*What the exercise asks:* Rewrite the listing below with every "detector" changed to "scanner" and everything else unchanged. Omit the pictures from your answer.

*Extracted material:*
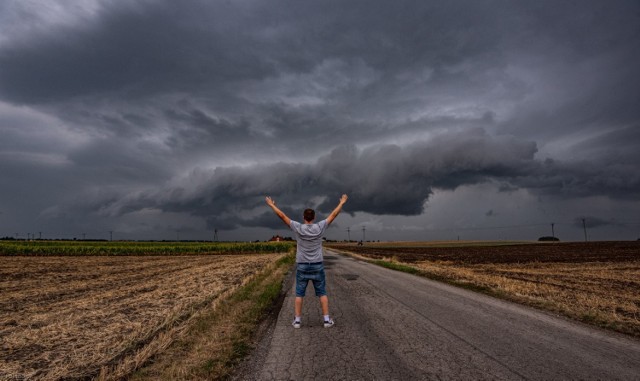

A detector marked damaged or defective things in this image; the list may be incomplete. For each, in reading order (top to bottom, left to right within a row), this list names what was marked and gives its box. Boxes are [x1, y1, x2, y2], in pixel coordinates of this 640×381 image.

cracked asphalt [234, 249, 640, 380]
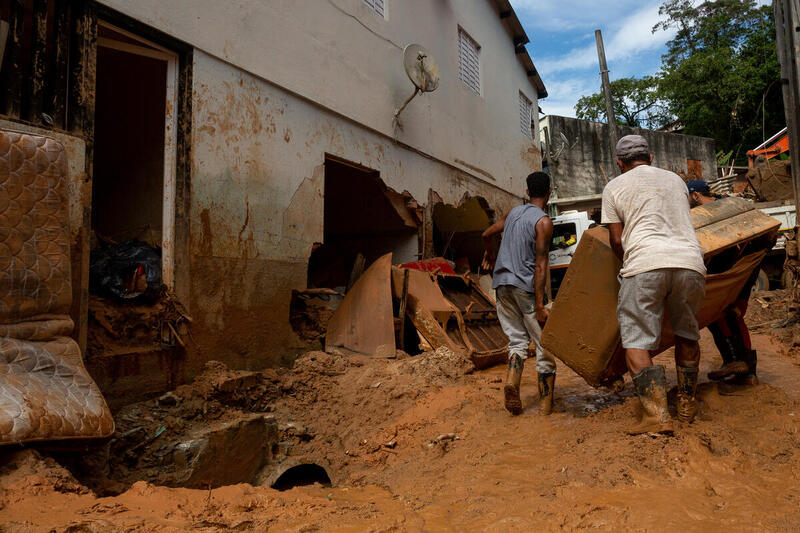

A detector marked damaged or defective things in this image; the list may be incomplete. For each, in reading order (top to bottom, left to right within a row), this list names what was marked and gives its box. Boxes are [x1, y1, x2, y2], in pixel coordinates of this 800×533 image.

damaged furniture [0, 130, 115, 444]
damaged building [0, 0, 548, 402]
broken wall [187, 52, 524, 372]
damaged furniture [324, 251, 506, 368]
broken wall [540, 115, 716, 198]
damaged furniture [544, 195, 780, 386]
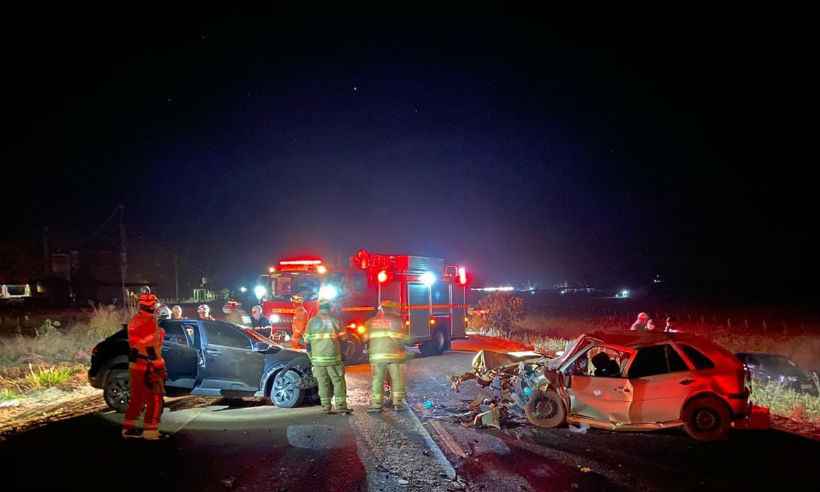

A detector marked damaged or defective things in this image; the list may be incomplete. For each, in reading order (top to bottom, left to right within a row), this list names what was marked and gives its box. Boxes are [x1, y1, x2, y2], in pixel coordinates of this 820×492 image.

detached wheel [103, 368, 131, 414]
detached wheel [272, 368, 304, 408]
detached wheel [524, 390, 564, 428]
damaged red car [524, 330, 756, 442]
detached wheel [684, 396, 732, 442]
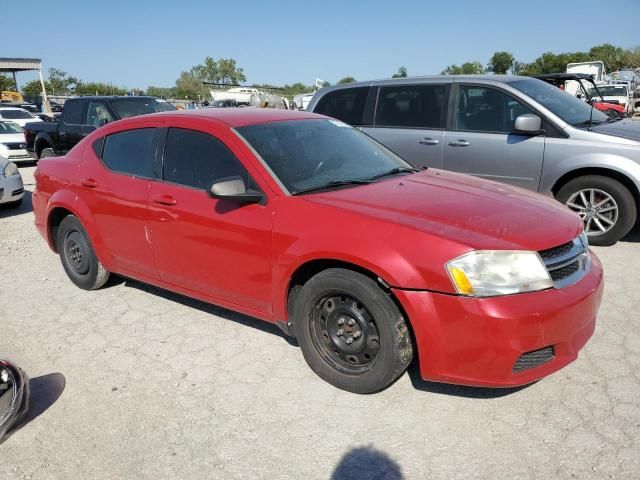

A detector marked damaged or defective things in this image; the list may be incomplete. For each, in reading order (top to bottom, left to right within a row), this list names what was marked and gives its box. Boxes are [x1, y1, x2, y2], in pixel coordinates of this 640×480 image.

cracked pavement [1, 166, 640, 480]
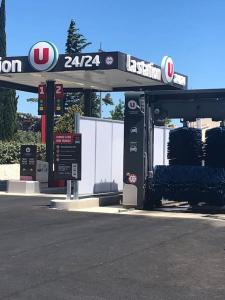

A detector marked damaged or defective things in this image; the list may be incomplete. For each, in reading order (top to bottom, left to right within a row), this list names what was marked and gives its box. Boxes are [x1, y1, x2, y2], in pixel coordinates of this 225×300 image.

cracked asphalt [0, 196, 224, 298]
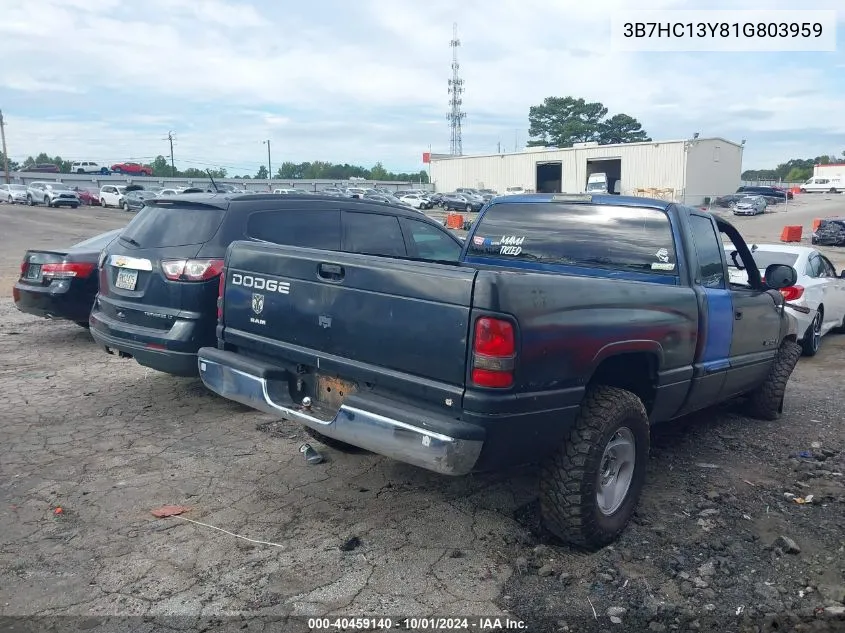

*Correct result:*
A scanner marked damaged or defective things in this image; the list may be incomplete. For each, in reading order (top to bottom, left to right within a row), this list names what was marked and gives its box. Boxes are [x1, y1, x2, y2], in pixel coordinates of this 640×381 image.

cracked asphalt [234, 249, 640, 380]

A scanner marked damaged or defective things in this image; the list may be incomplete. For each, in reading order (top to bottom, left to right within a row), this list names what was marked and gives its box. Boxes are [x1, y1, x2, y2], in pixel coordinates of this 800×533 image.

damaged furniture [0, 130, 115, 444]
damaged building [0, 0, 548, 402]
broken wall [187, 52, 524, 372]
damaged furniture [324, 251, 506, 368]
broken wall [540, 115, 716, 198]
damaged furniture [544, 195, 780, 386]

A scanner marked damaged or defective things in this image; the list may be incomplete. For each, in reading order (top to bottom, left to right within a row), this list names what was marked and gives its box. Boxes are [x1, y1, x2, y2], in pixel coordinates of this 820×492 image.

detached wheel [103, 368, 131, 414]
detached wheel [272, 368, 304, 408]
detached wheel [524, 390, 564, 428]
damaged red car [524, 330, 756, 442]
detached wheel [684, 396, 732, 442]

A scanner marked damaged or defective things in this image; the list may be incomplete. For each, in reading order (top to bottom, left to right within a row), this list names what was marked and gives its box. Boxes are [x1, y1, x2, y2], in pixel coordinates of this 640×480 image.

cracked pavement [1, 166, 640, 480]

A scanner marked damaged or defective things in this image; the list may be incomplete. For each, in reading order (top to bottom, left to right within a row), this list names what was marked and gives its box. Boxes are [x1, y1, x2, y2], in pixel coordinates of this 225×300 image.

cracked asphalt [0, 196, 224, 298]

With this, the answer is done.